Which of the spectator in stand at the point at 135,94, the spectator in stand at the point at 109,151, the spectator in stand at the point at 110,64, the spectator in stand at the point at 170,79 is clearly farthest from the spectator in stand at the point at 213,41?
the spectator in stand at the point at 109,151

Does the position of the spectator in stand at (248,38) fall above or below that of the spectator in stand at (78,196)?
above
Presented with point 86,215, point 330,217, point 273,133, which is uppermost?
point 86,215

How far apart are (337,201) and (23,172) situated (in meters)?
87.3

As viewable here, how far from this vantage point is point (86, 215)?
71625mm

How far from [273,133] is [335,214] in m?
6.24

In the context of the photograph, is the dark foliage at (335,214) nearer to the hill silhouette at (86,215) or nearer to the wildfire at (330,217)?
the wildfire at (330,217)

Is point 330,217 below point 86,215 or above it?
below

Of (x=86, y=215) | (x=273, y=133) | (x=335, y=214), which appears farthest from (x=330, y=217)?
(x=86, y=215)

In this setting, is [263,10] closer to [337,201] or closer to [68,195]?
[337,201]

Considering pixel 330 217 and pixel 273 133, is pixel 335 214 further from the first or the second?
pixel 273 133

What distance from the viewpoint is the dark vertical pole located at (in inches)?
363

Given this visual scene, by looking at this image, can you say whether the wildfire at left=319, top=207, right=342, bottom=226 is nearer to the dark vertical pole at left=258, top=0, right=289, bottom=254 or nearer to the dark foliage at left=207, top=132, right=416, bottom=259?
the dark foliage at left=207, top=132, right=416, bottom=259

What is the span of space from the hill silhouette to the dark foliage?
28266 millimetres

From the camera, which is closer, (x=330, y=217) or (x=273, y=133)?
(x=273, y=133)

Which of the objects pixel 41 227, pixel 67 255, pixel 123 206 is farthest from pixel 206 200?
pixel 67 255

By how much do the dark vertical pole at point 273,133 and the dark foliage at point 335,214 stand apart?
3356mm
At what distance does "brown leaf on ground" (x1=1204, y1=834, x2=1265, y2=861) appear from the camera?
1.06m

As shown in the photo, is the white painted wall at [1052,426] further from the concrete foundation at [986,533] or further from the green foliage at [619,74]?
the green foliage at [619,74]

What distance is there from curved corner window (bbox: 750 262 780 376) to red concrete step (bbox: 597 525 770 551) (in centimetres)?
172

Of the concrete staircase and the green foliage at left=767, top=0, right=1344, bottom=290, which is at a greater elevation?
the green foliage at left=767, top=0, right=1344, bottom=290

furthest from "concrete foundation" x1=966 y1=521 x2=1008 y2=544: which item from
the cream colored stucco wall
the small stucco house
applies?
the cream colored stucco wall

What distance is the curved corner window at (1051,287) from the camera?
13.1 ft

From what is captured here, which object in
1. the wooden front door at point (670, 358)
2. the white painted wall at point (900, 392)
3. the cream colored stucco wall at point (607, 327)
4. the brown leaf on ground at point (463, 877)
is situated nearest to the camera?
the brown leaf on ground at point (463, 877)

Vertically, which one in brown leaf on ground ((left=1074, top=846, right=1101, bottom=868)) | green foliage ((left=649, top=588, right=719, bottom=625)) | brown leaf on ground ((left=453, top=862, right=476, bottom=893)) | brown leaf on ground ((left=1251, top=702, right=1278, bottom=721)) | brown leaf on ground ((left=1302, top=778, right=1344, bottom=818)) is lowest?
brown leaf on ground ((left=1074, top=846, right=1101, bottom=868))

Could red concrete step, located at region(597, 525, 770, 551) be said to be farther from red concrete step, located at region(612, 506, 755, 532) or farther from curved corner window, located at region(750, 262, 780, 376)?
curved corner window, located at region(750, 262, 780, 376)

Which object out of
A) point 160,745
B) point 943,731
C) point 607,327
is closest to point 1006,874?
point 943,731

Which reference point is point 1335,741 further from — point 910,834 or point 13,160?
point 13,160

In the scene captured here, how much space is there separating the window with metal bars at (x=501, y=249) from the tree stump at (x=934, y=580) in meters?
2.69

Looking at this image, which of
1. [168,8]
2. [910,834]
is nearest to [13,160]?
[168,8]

═══

REQUIREMENTS:
Begin at the line containing "Which object out of" and reproduce each line through the end of the records above.

RESULT OF THE TASK:
Which object out of
A) point 160,745
B) point 943,731
C) point 607,327
is closest to point 1006,874?
point 943,731

Which reference point is point 1335,741 further from — point 910,834 or point 13,160?
point 13,160

In the scene captured here, how much space is there separating the window with metal bars at (x=501, y=249) from the tree stump at (x=934, y=580) in meters?
2.69

Looking at this image, which of
1. [168,8]
2. [910,834]
is nearest to [13,160]?
[168,8]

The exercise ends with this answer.